As they were all standing up there swearing that they would never let something like that happen again and how they would be super vigilant to prevent it, the government of Sudan was busy bombing and slaughtering its own people in the province of Darfur.
Darfur Diaries: Message From Home was shot in 2004 by three young film makers who traveled to Darfur on their own and spent time in both the Northern and Southern areas of the province, and in refugee camps in the neighbouring country of Chad. Here, they spent time interviewing the people who had been affected by the attacks. Burnt out houses stand as mute testimony to the bombing raids conducted by the government against its own citizens.
Even as they filmed, an Anatolov bomber flew overhead dropping bombs randomly on the countryside. Parents cried out to children “don’t run, sit down under the trees so they can’t see you.” The pilots of the bombers circle around and target movement and release their bombs killing indiscriminately. Livestock, humans, it doesn’t seem to matter as long as the people and their abilities to survive are destroyed.
Just like the genocides that have been conducted all over the world — from North America to Asia — the theory goes that to completely destroy a people is to destroy their means of survival.
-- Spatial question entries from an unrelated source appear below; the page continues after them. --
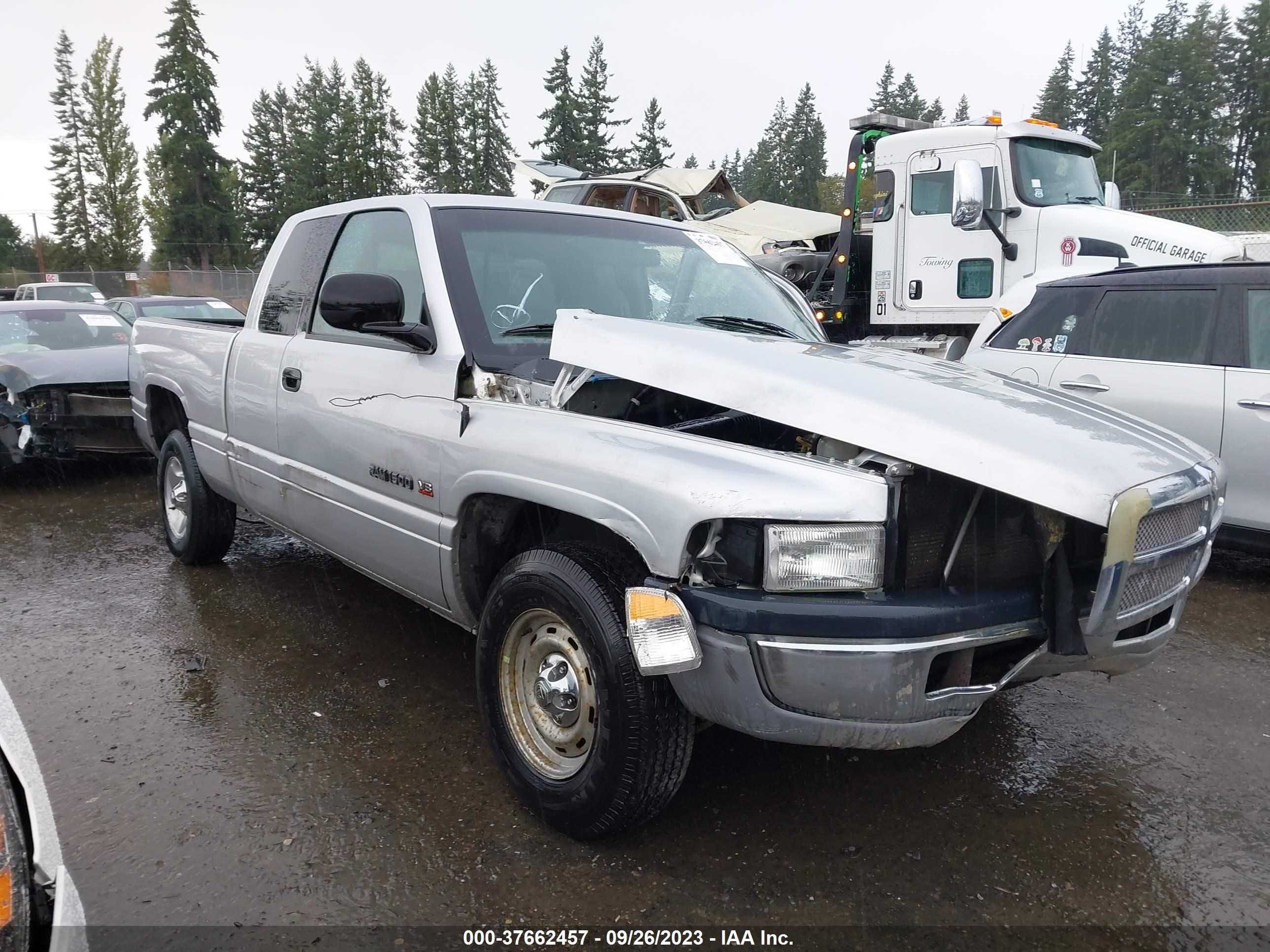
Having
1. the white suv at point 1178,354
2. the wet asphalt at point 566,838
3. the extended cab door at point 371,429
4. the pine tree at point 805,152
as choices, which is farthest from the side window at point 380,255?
the pine tree at point 805,152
With the natives of North America, it was taking away their food supply by exterminating it. With the people of Darfur, the policy seems to be to destroy their villages and steal their livestock as well as killing them.
After the bombers, the strategy of the government was to send in both the Sudanese army and vigilante groups to kill, rape, and steal from the people. Families were exterminated and survivors were forced to flee, after watching their loved ones killed in front of them. The excuse the government continues to make for these attacks is the existence of the Sudanese Liberation Army.
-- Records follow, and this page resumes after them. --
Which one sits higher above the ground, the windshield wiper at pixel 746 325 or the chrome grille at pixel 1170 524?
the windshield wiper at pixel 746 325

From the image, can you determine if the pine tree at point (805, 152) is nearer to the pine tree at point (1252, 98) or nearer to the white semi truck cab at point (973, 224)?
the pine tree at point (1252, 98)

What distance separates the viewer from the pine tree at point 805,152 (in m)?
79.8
They conveniently forget that the rebel army only formed in response to increasing discrimination against Africans in Sudan, and to the attacks upon their villages by the government forces. What little that the media reported on what was happening in Darfur was to ape what the government said — not bothering to find out for themselves what the real story was.
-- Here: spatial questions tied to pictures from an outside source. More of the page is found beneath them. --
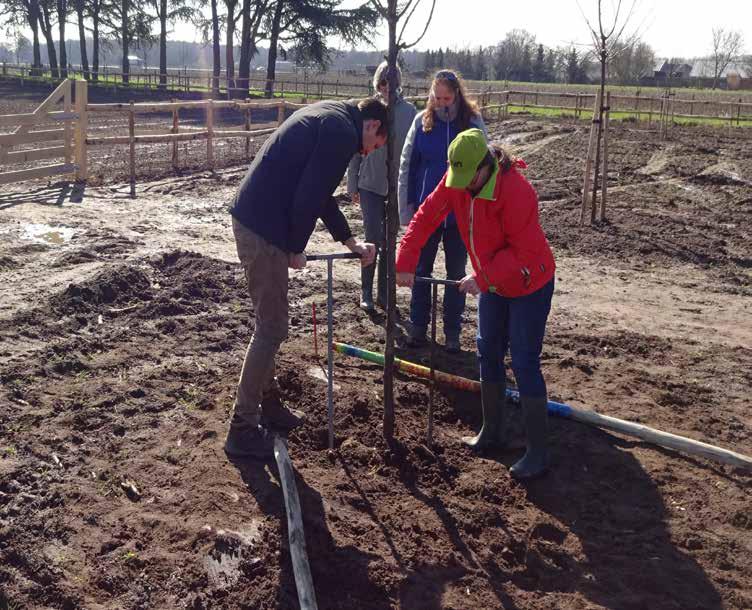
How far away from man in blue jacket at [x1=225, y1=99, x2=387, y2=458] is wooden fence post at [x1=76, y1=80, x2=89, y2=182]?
9797 millimetres

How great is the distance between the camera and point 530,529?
3730mm

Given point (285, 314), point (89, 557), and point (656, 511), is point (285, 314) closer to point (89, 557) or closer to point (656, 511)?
point (89, 557)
What’s wonderful about Darfur Diaries is that the only times politics is mentioned is in the interviews with the filmmakers in the special features. For the people on the ground, what matters is what has happened to them and being given opportunity to tell their stories. From the young boy who looks into the camera and talks of watching his brother being shot, to the mothers talking about their babies and their injuries.
The filmmakers interview children who draw pictures of men on camels and horses firing guns; of soldiers in jeeps firing guns; and planes dropping bombs on villages and setting them on fire. They draw pictures of people running away with their arms in the air — fleeing from men with guns and swords who are charging on horses. They draw pictures of dead people laid out on the ground.
Sudan has long been comprised of two distinct Muslim populations, Arab and African. According to the people interviewed here, it has a long history of the two races co-existing peacefully with intermarriages being commonplace. Only since the coup that brought the existing government into power have measures been taken against the majority African population to reduce their means of making a livelihood. There were occasional disputes about grazing rights but the people interviewed in this movie claim they were always settled amicably.
Now however, the government has created a racial war to keep a majority population in check. But not even within the minority Arab population is there unanimity for this war. It appears that aside from the government and it’s army – the only people who support the war are the crooks, rapists, and miserable excuses for human beings who raid the villages after the bombing raids.
The government started attacking the Africans by cutting funding to the village schools, until there was no money to pay for teachers and supplies. They also arrested all the teachers on charges of treason and tortured them. One man interviewed showed the scars where he had been beaten with bricks by his guards and told about other teachers still in jail.
What’s wondrous is the lack of anger displayed by the Africans towards the Arab population of Sudan in general. As one puts it, the government is using the Arab people like a weapon and doesn’t really care about them anymore than they care about us. In fact, according to the Sudanese Liberation Army, there is extensive intermingling between the two peoples in villages to the north. Just as many Arabs are dieing as Africans.
Nobody seems to want to venture as to why this has happened. But in some ways the why is not as important as the fact that it is happening. A government is systematically killing a segment of its own population without remorse or hesitation. They are destroying whole villages and forcing people to leave their homes for any shelter they can find elsewhere.
To me it seems obvious why the government is doing this – they want the land for the people they would prefer to have it. Just like everywhere else that indigenous people have been inconvenient enough to be living where the government wants to make use of the land, the quickest and easiest way of dealing with the matter is to kill or force them off the land.
Darfur Diaries: Message From Home is wonderful in its simplicity. The people tell their stories of what happened to them, tell you about themselves and their families, and are completely matter of fact. These are the faces of the people we never see in the news stories, and the voices we never hear.
Who better to tell the story of what is happening to them than the people themselves. This movie acts as a direct pipeline from them to whoever will listen.
Don’t you think you owe it to them to listen?